## The task
Give every line of the data again, exactly as it is written.

Data excerpts
+ + +
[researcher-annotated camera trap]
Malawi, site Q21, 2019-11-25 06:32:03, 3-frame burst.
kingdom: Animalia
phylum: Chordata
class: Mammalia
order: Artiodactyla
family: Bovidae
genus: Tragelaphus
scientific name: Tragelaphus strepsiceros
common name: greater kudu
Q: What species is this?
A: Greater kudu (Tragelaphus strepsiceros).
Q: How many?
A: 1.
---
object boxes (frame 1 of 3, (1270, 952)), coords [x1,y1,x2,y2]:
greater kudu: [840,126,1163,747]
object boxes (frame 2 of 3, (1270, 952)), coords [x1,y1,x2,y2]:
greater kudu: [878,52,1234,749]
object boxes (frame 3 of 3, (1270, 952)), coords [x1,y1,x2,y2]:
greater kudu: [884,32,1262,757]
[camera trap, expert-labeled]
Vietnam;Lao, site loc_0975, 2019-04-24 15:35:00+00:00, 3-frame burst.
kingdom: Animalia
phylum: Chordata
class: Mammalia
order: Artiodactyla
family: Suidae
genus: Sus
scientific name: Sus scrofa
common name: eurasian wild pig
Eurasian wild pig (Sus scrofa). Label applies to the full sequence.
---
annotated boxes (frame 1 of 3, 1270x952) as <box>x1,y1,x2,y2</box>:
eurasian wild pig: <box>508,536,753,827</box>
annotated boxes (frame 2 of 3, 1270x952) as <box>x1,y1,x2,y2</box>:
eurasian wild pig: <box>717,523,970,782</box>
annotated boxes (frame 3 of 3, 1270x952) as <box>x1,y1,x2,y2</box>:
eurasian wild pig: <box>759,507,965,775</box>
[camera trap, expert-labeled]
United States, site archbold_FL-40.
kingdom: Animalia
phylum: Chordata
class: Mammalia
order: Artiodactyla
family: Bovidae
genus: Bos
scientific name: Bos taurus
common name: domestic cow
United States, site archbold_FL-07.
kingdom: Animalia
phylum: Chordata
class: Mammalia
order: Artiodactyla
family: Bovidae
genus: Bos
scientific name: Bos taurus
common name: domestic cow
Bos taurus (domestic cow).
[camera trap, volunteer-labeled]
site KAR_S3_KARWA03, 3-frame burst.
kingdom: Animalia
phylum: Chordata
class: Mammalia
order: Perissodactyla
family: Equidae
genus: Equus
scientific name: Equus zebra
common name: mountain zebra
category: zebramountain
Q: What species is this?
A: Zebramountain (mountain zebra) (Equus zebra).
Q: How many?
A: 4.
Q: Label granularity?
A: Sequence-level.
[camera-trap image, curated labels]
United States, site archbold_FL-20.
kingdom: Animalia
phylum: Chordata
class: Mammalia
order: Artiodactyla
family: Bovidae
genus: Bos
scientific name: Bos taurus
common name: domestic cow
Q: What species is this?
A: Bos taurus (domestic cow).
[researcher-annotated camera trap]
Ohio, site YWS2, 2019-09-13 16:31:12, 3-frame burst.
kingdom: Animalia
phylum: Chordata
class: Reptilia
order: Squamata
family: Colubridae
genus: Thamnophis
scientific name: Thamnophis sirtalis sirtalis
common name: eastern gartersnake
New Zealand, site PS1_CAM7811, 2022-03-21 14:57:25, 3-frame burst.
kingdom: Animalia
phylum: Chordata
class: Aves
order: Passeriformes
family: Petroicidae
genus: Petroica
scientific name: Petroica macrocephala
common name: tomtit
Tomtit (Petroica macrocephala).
+ + +
## Solution to this task
[researcher-annotated camera trap]
Malawi, site Q21, 2019-11-25 06:32:03, 3-frame burst.
kingdom: Animalia
phylum: Chordata
class: Mammalia
order: Artiodactyla
family: Bovidae
genus: Tragelaphus
scientific name: Tragelaphus strepsiceros
common name: greater kudu
Q: What species is this?
A: Greater kudu (Tragelaphus strepsiceros).
Q: How many?
A: 1.
---
object boxes (frame 1 of 3, (1270, 952)), coords [x1,y1,x2,y2]:
greater kudu: [840,126,1163,747]
object boxes (frame 2 of 3, (1270, 952)), coords [x1,y1,x2,y2]:
greater kudu: [878,52,1234,749]
object boxes (frame 3 of 3, (1270, 952)), coords [x1,y1,x2,y2]:
greater kudu: [884,32,1262,757]
[camera trap, expert-labeled]
Vietnam;Lao, site loc_0975, 2019-04-24 15:35:00+00:00, 3-frame burst.
kingdom: Animalia
phylum: Chordata
class: Mammalia
order: Artiodactyla
family: Suidae
genus: Sus
scientific name: Sus scrofa
common name: eurasian wild pig
Eurasian wild pig (Sus scrofa). Label applies to the full sequence.
---
annotated boxes (frame 1 of 3, 1270x952) as <box>x1,y1,x2,y2</box>:
eurasian wild pig: <box>508,536,753,827</box>
annotated boxes (frame 2 of 3, 1270x952) as <box>x1,y1,x2,y2</box>:
eurasian wild pig: <box>717,523,970,782</box>
annotated boxes (frame 3 of 3, 1270x952) as <box>x1,y1,x2,y2</box>:
eurasian wild pig: <box>759,507,965,775</box>
[camera trap, expert-labeled]
United States, site archbold_FL-40.
kingdom: Animalia
phylum: Chordata
class: Mammalia
order: Artiodactyla
family: Bovidae
genus: Bos
scientific name: Bos taurus
common name: domestic cow
United States, site archbold_FL-07.
kingdom: Animalia
phylum: Chordata
class: Mammalia
order: Artiodactyla
family: Bovidae
genus: Bos
scientific name: Bos taurus
common name: domestic cow
Bos taurus (domestic cow).
[camera trap, volunteer-labeled]
site KAR_S3_KARWA03, 3-frame burst.
kingdom: Animalia
phylum: Chordata
class: Mammalia
order: Perissodactyla
family: Equidae
genus: Equus
scientific name: Equus zebra
common name: mountain zebra
category: zebramountain
Q: What species is this?
A: Zebramountain (mountain zebra) (Equus zebra).
Q: How many?
A: 4.
Q: Label granularity?
A: Sequence-level.
[camera-trap image, curated labels]
United States, site archbold_FL-20.
kingdom: Animalia
phylum: Chordata
class: Mammalia
order: Artiodactyla
family: Bovidae
genus: Bos
scientific name: Bos taurus
common name: domestic cow
Q: What species is this?
A: Bos taurus (domestic cow).
[researcher-annotated camera trap]
Ohio, site YWS2, 2019-09-13 16:31:12, 3-frame burst.
kingdom: Animalia
phylum: Chordata
class: Reptilia
order: Squamata
family: Colubridae
genus: Thamnophis
scientific name: Thamnophis sirtalis sirtalis
common name: eastern gartersnake
New Zealand, site PS1_CAM7811, 2022-03-21 14:57:25, 3-frame burst.
kingdom: Animalia
phylum: Chordata
class: Aves
order: Passeriformes
family: Petroicidae
genus: Petroica
scientific name: Petroica macrocephala
common name: tomtit
Tomtit (Petroica macrocephala).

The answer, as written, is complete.